* _提示文章_

☆ ☆ ☆ ☆

ホワイトニングについて①

 

こんにちは、歯科医師の大島です。

みなさんいかがお過ごしでしょうか。

今回は、ホワイトニングについて解説していきたいと思います。

 

歯の変色は、むし歯やステイン(表面の汚れ)による外因性のものと、遺伝や代謝、歯の障害、化学物質や薬剤の作用による内因性のものの2種類があります。

 

外因性の変色は主にむし歯やステインによるもので、修復治療やPMTCにより改善できます。

一方、内因性の変色は原因物質が歯に取り込まれることによるものです。

永久歯の歯ぐきから上の部分(歯冠部)は、生まれてから6歳頃までに顎のなかですでに作られていますが、この、歯が作られる過程で変色の原因物質が歯に取り込まれると、「変色歯」となるのです。改善するにはホワイトニング剤を歯質に浸透させることが必要となります。

 

暖色系(赤、オレンジ、黄に近い色)の変色歯はホワイトニングの効果が出やすく、寒色系(黒、グレー、青に近い色)の変色歯はホワイトニングの効果が出にくいと言われています。

さらに縞模様(バンディング)がある場合もホワイトニングの効果が出にくいと言われています。

 

ホワイトニング剤は歯の表面を覆っている「ペリクル」を一時的に除去して歯の中に入り込み、変色の原因物質を白くしていきますが、作用は大きく分けて2つあります。

1つ目は歯の有機質や無機質と変色の原因物質との結合を切り離すこと。

☆ ☆ ☆ ☆

* _提供情報_
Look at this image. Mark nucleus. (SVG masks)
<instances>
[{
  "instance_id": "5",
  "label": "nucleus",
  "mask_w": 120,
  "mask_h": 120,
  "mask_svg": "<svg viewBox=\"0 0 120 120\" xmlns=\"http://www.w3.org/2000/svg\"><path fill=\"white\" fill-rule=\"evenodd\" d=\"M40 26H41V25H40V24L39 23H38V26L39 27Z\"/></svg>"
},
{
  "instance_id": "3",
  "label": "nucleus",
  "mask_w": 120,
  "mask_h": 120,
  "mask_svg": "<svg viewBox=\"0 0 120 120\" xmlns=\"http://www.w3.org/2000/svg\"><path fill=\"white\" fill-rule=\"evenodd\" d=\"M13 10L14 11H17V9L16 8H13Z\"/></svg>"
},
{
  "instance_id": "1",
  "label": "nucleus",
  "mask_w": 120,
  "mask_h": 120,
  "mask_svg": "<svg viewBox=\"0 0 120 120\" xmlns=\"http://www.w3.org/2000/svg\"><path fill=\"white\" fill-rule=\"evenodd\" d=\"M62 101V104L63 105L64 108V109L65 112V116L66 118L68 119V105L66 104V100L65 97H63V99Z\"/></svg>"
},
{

☆ ☆ ☆ ☆

* _作業指示 A_
ホワイトニングの文章について、次の問いに答えてください。
(i) 外因性の変色は何によって改善できるとされていますか。
(ii) 永久歯の歯冠部は、生まれてから何歳頃までに顎のなかで作られていますか。
(iii) ホワイトニングの効果が出にくいと言われるのは、何系の色の変色歯ですか。
* _作業指示 B_
ホワイトニングの文章のうち、「こんにちは、歯科医師の大島です。」から「PMTCにより改善できます。」までを、両端の語句も含めて一字一句違えずに書き写してください。
項目はこの作業には関わりません。

* _回答 A_
(i) 修復治療やPMTC
(ii) 6歳頃
(iii) 寒色系(黒、グレー、青に近い色)

* _回答 B_
こんにちは、歯科医師の大島です。

みなさんいかがお過ごしでしょうか。

今回は、ホワイトニングについて解説していきたいと思います。

 

歯の変色は、むし歯やステイン(表面の汚れ)による外因性のものと、遺伝や代謝、歯の障害、化学物質や薬剤の作用による内因性のものの2種類があります。

 

外因性の変色は主にむし歯やステインによるもので、修復治療やPMTCにより改善できます。